Perception.AI is a text-to-image project, in which Stack GAN has been implemented from scratch. It takes in image caption as an input, and the GAN model generates a corresponding image. This is a collaborative project by Anshika Gupta, HarshVardhan Goyal, Meghana Sarikonda, and Vishnu M.
Link to medium article: https://medium.com/@Anshika-Gupta/perception-ai-9630359e42dd
Automatic synthesis of realistic images from text would be interesting and useful, and we could witness some AI systems in recent years such as GAN-INT-CLS, which is an RNN encoder with GAN decoder that came out in 2016 was the first paper to propose the Idea of text to image using generative adversarial modeling.
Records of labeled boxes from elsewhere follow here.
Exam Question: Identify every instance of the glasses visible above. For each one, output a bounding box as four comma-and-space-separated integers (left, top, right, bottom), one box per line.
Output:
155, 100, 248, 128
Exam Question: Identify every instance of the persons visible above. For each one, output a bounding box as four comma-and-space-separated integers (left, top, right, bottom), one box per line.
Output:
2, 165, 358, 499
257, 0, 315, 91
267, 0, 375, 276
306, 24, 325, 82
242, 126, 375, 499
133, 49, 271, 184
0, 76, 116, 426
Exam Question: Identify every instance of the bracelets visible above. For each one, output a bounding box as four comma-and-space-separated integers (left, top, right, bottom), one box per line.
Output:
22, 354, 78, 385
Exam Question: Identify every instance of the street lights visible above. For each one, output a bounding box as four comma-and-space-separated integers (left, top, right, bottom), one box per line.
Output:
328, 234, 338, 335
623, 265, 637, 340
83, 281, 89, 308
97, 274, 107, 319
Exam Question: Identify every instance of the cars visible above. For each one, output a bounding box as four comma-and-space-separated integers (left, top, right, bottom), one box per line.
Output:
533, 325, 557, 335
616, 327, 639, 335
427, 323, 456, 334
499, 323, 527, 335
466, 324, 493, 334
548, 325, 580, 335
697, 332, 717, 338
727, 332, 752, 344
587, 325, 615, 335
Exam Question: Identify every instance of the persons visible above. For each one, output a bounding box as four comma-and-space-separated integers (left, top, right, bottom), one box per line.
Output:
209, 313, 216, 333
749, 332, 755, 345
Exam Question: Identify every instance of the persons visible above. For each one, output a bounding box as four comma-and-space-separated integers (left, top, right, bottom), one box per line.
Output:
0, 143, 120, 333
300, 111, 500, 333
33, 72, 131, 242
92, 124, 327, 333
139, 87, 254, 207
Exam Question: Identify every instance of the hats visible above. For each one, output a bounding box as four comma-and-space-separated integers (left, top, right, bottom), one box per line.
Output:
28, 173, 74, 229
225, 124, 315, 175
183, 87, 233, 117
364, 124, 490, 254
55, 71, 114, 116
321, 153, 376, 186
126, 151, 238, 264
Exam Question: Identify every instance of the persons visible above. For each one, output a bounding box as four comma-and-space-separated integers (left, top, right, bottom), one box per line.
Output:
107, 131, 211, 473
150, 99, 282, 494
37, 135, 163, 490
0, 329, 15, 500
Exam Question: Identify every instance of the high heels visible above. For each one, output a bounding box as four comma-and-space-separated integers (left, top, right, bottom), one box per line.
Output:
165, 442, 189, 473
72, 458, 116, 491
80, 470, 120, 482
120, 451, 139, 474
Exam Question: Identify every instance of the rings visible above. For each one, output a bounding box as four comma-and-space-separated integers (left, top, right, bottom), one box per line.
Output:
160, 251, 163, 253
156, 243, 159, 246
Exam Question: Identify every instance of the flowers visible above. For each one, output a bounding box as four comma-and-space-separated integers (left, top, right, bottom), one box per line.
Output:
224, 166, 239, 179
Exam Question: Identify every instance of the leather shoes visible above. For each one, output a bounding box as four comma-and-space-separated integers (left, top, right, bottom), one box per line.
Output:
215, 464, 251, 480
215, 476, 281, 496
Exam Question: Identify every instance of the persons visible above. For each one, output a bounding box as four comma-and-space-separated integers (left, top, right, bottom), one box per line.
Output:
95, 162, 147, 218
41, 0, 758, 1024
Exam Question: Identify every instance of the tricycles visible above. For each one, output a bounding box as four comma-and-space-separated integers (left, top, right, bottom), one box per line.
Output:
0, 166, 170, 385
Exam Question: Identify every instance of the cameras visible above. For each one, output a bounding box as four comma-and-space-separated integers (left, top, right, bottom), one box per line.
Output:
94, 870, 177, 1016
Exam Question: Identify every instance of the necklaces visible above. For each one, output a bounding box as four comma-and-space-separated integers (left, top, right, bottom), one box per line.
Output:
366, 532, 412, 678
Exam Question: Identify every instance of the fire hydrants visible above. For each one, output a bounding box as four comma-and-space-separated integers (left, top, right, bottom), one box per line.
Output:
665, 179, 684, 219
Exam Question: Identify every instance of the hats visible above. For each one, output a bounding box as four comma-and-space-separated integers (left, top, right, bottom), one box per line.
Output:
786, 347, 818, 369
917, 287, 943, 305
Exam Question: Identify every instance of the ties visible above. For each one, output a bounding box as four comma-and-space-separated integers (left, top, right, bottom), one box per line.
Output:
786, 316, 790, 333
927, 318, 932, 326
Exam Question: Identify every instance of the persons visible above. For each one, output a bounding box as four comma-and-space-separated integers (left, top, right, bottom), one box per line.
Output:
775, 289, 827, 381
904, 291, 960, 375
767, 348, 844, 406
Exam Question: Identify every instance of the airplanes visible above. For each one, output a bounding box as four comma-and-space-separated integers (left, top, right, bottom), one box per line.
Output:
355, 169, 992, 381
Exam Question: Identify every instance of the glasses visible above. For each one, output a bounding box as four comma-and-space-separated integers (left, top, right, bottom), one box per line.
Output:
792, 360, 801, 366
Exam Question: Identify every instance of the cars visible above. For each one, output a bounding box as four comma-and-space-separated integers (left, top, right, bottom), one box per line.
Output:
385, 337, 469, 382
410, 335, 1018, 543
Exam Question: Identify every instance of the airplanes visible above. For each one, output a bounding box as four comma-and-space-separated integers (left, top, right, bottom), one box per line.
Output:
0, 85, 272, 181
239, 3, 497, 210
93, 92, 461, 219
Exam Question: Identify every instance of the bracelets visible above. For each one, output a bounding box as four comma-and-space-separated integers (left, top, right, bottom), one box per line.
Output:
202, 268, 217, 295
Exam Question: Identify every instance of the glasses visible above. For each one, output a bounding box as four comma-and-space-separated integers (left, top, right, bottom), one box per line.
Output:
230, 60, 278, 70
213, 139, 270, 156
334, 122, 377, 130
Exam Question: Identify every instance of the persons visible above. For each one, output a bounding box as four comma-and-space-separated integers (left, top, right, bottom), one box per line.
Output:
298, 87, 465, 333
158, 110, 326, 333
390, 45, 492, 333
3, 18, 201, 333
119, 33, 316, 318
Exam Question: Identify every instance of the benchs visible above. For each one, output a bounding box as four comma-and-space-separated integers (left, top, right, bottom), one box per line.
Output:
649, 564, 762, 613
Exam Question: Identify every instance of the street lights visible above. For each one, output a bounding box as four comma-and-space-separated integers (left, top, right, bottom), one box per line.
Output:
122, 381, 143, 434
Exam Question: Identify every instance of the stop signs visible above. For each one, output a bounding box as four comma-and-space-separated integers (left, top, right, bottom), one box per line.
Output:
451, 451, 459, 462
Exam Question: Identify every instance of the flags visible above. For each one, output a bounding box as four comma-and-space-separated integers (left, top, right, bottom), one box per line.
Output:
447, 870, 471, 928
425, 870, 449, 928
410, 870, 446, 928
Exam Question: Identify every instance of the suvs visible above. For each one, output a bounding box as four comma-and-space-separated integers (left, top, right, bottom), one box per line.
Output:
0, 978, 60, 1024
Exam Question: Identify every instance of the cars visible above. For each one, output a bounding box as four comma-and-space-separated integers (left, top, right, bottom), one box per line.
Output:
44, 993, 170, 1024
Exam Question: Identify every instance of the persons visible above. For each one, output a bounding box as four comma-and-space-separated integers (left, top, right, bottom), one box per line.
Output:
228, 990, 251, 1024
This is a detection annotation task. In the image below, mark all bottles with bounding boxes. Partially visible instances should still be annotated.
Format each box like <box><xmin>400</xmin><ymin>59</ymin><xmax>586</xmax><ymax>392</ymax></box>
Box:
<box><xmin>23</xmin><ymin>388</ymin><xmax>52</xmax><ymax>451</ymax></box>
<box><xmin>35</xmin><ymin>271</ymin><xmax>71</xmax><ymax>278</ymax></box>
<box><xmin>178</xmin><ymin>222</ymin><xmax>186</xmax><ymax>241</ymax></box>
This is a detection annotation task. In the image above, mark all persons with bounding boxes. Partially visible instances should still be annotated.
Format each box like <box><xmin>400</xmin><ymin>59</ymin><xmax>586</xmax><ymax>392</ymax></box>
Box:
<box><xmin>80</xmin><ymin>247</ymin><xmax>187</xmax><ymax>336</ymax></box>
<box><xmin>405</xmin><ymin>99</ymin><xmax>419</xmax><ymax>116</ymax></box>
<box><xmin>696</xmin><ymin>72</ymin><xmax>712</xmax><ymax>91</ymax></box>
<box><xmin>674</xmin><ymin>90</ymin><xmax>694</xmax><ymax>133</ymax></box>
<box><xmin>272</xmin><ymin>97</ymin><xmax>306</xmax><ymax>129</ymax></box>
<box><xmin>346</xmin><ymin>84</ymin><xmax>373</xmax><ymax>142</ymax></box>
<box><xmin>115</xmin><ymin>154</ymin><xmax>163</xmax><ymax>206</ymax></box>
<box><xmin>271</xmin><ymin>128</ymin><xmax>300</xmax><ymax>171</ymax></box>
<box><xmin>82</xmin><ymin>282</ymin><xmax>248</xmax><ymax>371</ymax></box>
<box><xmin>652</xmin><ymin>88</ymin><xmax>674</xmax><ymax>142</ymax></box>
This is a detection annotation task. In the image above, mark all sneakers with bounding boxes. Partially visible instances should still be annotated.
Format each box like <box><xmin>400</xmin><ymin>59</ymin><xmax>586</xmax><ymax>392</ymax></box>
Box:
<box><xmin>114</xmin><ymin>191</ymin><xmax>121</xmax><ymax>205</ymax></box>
However, in recent years generic and powerful recurrent neural network architectures have been developed to learn discriminative text feature representations. Meanwhile, deep convolutional generative adversarial networks (GANs) have begun to generate highly compelling images of specific categories, such as faces, album covers, and room interiors, such as GAWWN, StackGANs, etc.
In this project, we propose to implement a text-to-image adversarial generative model that allows attention-driven, multi-stage refinement for fine-grained text-to-image generation.
There is a serious predicament of class imbalance in Artificial Intelligence and with Perception.AI, we aim to solve this problem by generating images for rare classes which otherwise occur infrequently, or not at all.
We used the Caltech-UCSD Birds 200 (CUB-200) dataset. It is an image dataset with photos of 200 bird species (mostly North American).
With approximately 12 thousand images and one bounding box per image for object detection, it also has 10 captions corresponding to each image.
We took StackGAN as our baseline model
and implemented it from scratch. Read paper here.
A setback about StackGANs is that only a single sentence embedding is used as an input therefore there is no word-level association between the sentence and the image. Therefore, we researched further and switched to AttnGAN for an improved model. Read paper here.
With a novel attentional generative network, the AttnGAN can synthesize fine-grained details at different subregions of the image by paying attention to the relevant words in the natural language description. In addition, a deep attentional multimodal similarity model is proposed to compute a fine-grained image-text matching loss for training the generator.
We deployed our model on the web. Here is the technical architecture:
The user can enter the description of a bird in the text box, that the user wants an image of. Our model generates a corresponding image of the bird description as provided by the user.
Here is an example:
The user inputs a bird description, and hits the generate button.
Voila! Our model generates the desired image.
The proposed AttnGAN significantly outperforms the previous state-of-the-art, boosting the best-reported inception score by 14.14% on the CUB dataset. It shows that the layered attentional GAN is able to automatically select the condition at the word level for generating different parts of the image. The experimental results show that, compared to previous state-of-the-art approaches, the AttnGAN is more effective for generating complex scenes due to its novel attention mechanism that catches fine-grained word level and sub-region level information in text-to-image generation.